Avant votre réunion des 23 et 24 juin, je veux répondre à l’interpellation que plusieurs d’entre vous m’ont adressée, quant à mon absence prolongée du secrétariat désigné dans la foulée de la réunion nationale de Montreuil, en janvier dernier.

Autant vous le dire d’emblée, et quoi que cela relève à mes yeux de l’évidence, cette absence ne doit nullement à une impossibilité matérielle, mais au constat auquel mes camarades et moi-même avons bien dû nous résoudre : la trajectoire du secrétariat, autant que les décisions qui en auront émané ces derniers mois, ont rendu impossible la poursuite de notre engagement dans cette instance.

Je me suis donc tenu à l’écart de vos travaux, et mes camarades avec moi. Sans vouloir entrer dans des polémiques qui auraient encore alourdi le climat de division ayant suivi l’échec de notre démarche de rassemblement antilibéral en décembre dernier. Sans non plus rétorquer aux invectives ou aux injures dont certains, y compris parmi vous, ont cru bon de m’abreuver (je devrais d’ailleurs, ici aussi, utiliser le « nous », tant les attaques auront visé en tant que telle la sensibilité dont je suis l’un des animateurs).

Nous avons mené le débat sur les questions d’orientation, tranquillement, sereinement, lors de chaque réunion de la coordination, jusqu’à la rencontre nationale de Bobigny, au moyen de contributions écrites, déposées au nom de la « LCR Unitaire » ou cosignées avec des camarades partageant un point de vue similaire. Dès lors que, à chaque étape, les approches se révélaient profondément divergentes, que l’esprit de consensus cédait progressivement le pas à une ambiance d’intolérance inadmissible, il nous est apparu que nos échanges devenaient parfaitement vains, au moins à ce moment politique particulier.
• • • •
= Consignes de travail =
1. Les affirmations suivantes concordent-elles avec le bloc de texte ? (a) L'absence prolongée au secrétariat tient à une impossibilité matérielle. (b) La réunion nationale de Montreuil s'est tenue en janvier. (c) Les contributions écrites étaient toutes déposées au seul nom de la « LCR Unitaire ». Répondez par oui ou non en citant à l'identique les mots décisifs du texte.
2. Recopiez à l'identique le passage du bloc de texte allant de « Avant votre réunion » jusqu'à « en janvier dernier. » inclus.

[Enregistrements de relations spatiales]
• • • •
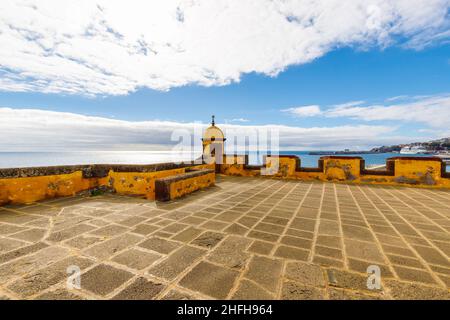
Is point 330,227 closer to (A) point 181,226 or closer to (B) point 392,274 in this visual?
(B) point 392,274

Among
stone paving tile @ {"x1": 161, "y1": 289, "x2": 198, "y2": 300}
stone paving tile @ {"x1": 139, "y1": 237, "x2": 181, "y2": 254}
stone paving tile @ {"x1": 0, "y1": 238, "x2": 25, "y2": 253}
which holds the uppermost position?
stone paving tile @ {"x1": 0, "y1": 238, "x2": 25, "y2": 253}

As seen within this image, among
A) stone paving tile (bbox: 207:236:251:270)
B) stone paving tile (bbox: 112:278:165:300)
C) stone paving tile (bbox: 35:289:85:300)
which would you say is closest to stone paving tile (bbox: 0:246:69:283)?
stone paving tile (bbox: 35:289:85:300)

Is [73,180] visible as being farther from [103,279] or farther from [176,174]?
[103,279]

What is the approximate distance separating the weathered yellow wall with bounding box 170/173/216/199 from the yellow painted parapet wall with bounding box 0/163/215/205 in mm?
788

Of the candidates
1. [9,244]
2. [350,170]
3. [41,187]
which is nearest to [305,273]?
[9,244]

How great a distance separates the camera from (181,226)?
3449mm

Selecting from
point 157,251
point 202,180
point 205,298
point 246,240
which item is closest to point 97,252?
point 157,251

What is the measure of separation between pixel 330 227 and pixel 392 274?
1367mm

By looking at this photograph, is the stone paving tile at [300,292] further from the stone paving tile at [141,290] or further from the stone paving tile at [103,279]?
the stone paving tile at [103,279]

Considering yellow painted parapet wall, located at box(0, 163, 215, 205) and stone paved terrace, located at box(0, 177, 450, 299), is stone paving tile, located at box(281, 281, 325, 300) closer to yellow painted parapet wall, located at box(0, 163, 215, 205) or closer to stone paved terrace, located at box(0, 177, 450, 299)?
stone paved terrace, located at box(0, 177, 450, 299)

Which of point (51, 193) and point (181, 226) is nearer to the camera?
point (181, 226)

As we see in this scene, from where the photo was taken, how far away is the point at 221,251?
8.55 feet

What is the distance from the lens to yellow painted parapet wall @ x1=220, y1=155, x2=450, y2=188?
25.4 ft
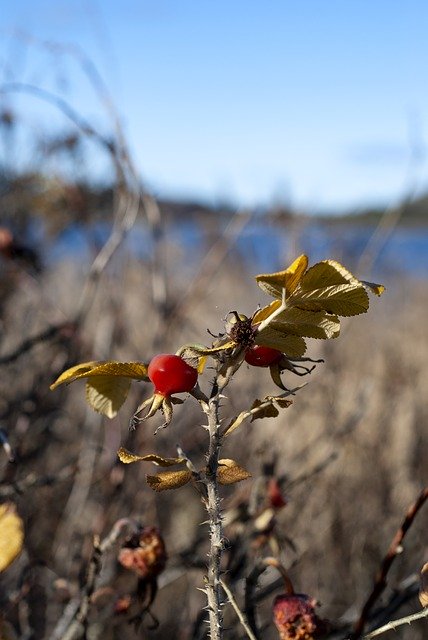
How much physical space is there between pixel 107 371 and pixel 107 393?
0.07 metres

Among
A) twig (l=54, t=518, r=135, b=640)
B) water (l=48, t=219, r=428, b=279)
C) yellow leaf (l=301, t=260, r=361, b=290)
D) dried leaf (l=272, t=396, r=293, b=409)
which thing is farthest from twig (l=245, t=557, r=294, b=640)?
water (l=48, t=219, r=428, b=279)

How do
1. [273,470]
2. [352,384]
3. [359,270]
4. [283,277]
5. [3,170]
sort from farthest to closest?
[3,170], [352,384], [359,270], [273,470], [283,277]

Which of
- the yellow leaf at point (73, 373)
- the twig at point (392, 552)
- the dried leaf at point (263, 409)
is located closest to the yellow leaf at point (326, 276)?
the dried leaf at point (263, 409)

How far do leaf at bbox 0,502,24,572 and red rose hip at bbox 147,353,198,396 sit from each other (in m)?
0.24

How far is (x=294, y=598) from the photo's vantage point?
2.82 ft

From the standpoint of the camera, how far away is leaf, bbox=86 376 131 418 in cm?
78

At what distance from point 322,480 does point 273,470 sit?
183 cm

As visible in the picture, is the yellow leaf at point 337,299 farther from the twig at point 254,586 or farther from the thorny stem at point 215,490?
the twig at point 254,586

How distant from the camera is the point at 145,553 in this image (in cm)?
94

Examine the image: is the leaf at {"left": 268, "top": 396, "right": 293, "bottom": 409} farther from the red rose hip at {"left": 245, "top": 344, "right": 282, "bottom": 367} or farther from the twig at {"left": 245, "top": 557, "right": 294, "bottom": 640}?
the twig at {"left": 245, "top": 557, "right": 294, "bottom": 640}

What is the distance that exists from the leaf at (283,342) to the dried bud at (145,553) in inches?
14.1

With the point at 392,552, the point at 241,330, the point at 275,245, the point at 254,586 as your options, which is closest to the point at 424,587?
the point at 392,552

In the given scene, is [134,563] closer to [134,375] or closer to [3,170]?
[134,375]

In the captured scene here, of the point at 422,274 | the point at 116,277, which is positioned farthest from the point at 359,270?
the point at 422,274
• • • •
= Solutions complètes =
1.
(a) Non : “cette absence ne doit nullement à une impossibilité matérielle”.
(b) Oui : “la réunion nationale de Montreuil, en janvier dernier”.
(c) Non : “déposées au nom de la « LCR Unitaire » ou cosignées avec des camarades partageant un point de vue similaire”.

2.
Avant votre réunion des 23 et 24 juin, je veux répondre à l’interpellation que plusieurs d’entre vous m’ont adressée, quant à mon absence prolongée du secrétariat désigné dans la foulée de la réunion nationale de Montreuil, en janvier dernier.